To invest the limited resources in research and sustainable mitigation measures in the best possible way, it is advisable to determine the current state of knowledge. This includes getting a greater picture of the extent of pollution as well as locating its source. Anyone who seeks to do so for the Norwegian case will quickly realise that no definitive statement can be made about the absolute amount of plastic pollution nor its concrete material composition. While global models and estimations exist, the Norwegian plastic pollution status has to be roughly estimated from beach clean-ups and documented losses from sea- and land-based waste sources. Especially the beach clean-ups indicate that waste from (industrial) fishing and aquaculture is mainly responsible for the increasing abundance of marine litter. According of a report published by Mepex in 2020, around 40% (weight-based) of the plastic found along the entire Norwegian coast could be attributed to the fishing industry, mostly consisting of ropes, trawls and other fishing gear. However, clear regional differences can be observed. While the relative share of plastic waste from the fishing industry rises with increasing latitude and accounts for almost 60% in the North of the country, plastic items from personal use dominate among the plastic items in the area around Oslo. A closer examination of found food packaging furthermore revealed that the vast majority of those that could be identified had their origin in Norway. Only 23% could be attributed to other countries, which gives valuable information regarding possible programmes to avoid littering or to mitigate possible shortcomings in the regional waste management systems in the future.

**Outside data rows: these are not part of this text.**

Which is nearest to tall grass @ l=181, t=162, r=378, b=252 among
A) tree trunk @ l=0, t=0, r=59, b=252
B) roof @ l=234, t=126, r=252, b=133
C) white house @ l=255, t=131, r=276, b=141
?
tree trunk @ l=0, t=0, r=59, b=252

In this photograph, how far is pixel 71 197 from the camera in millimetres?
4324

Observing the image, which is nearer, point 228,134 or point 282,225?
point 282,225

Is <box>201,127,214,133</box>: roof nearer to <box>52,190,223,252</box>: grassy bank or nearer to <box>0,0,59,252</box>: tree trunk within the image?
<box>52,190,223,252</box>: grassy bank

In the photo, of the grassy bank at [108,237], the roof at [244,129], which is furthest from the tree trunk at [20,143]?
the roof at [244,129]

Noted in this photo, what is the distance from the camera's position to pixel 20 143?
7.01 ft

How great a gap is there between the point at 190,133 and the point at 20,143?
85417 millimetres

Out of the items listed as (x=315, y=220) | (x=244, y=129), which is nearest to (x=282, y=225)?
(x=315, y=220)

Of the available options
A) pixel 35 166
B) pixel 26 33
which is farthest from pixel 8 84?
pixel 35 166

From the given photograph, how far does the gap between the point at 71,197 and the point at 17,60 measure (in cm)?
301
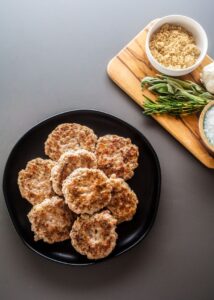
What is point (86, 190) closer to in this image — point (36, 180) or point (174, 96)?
point (36, 180)

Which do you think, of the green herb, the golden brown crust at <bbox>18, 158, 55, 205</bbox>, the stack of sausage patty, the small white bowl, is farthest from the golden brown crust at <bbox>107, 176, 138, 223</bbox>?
the small white bowl

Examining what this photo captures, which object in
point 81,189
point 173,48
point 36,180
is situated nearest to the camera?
point 81,189

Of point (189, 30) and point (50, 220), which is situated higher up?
point (189, 30)

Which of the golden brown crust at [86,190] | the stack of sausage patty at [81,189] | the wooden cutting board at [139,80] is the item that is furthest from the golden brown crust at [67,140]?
the wooden cutting board at [139,80]

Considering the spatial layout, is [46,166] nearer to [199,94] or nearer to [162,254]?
[162,254]

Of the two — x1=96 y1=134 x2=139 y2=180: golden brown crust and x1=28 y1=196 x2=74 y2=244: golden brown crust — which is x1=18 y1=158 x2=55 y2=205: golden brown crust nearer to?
x1=28 y1=196 x2=74 y2=244: golden brown crust

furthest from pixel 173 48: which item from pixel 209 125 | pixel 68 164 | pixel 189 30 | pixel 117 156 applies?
pixel 68 164

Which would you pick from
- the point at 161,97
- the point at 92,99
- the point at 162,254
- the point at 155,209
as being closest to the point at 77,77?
the point at 92,99
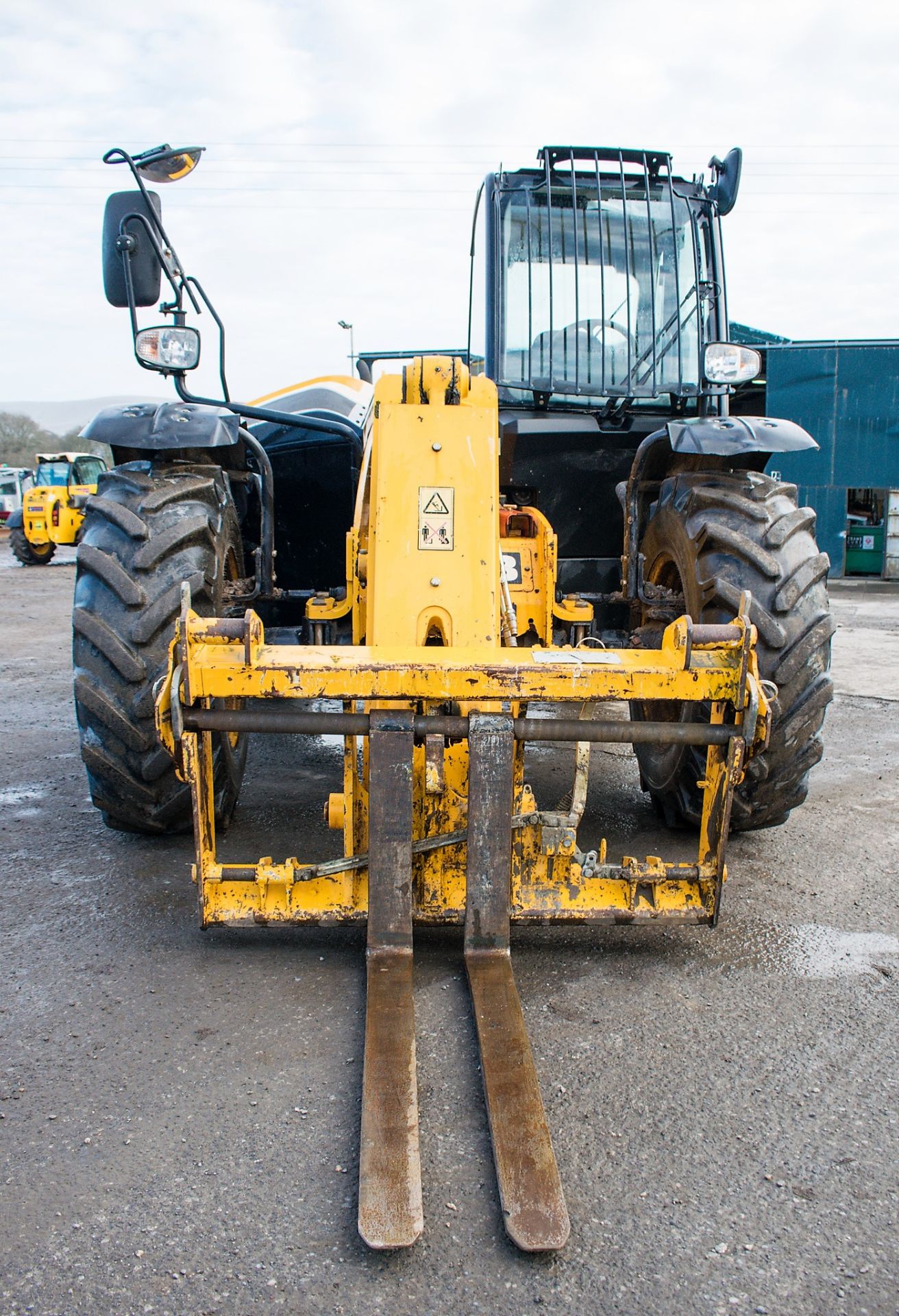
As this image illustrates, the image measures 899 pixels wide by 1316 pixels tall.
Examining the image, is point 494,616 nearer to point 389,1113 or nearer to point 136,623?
point 136,623

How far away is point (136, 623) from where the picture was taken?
12.2 feet

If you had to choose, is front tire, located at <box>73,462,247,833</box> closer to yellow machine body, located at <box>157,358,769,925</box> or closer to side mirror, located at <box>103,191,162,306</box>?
yellow machine body, located at <box>157,358,769,925</box>

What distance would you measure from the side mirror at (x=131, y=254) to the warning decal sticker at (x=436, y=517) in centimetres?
168

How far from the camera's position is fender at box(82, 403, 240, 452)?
4.12 metres

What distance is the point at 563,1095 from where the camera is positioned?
2523 millimetres

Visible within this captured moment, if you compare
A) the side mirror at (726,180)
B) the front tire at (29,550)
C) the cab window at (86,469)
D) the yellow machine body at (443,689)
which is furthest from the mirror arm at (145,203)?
the cab window at (86,469)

The adverse effects of marine plastic litter are manifold. For example, the number of Northern fulmars found with plastic residues in their stomachs has reached a worrying level. In addition, marine mammals and even land animals grazing at the coast are affected by entanglement in mainly fishing gear. This gear, often lost or deliberately abandoned, also causes ghost fishing and thus poses a serious threat to biodiversity and fish stocks in Norway. Even though the list of encountered species affected by entanglement and ingestion is comparably lower than the well-investigated regions of the North-Western Atlantic or Northern Pacific, the number of affected species and individuals is likely to increase with further investigation. Moreover, there are other effects such as smothering of marine fauna and corals or the rafting of pollutants and alien species on plastic litter. Especially if rafting affects sensitive ecosystems, vulnerable equilibria can be disturbed and irreversible damage can occur. Even though no published observations of smothering or rafting in Norway can be found, it is unlikely that these do not take place in Norwegian waters too. In general, further research is needed to estimate the negative effects of ocean plastic waste, its long-term effects on fauna and flora as well as its socio-economic implications.

But there is hope: a bunch of preventive and end-of-pipe solutions both of technical and non-technical nature are available. The great variety reaches from financial incentives, legal approaches, technical inventions to awareness raising initiatives. But it is up to us to initiate cooperation among research, politics, businesses, and the whole society to strive for the most sustainable solution that will eventually improve the situation in our oceans.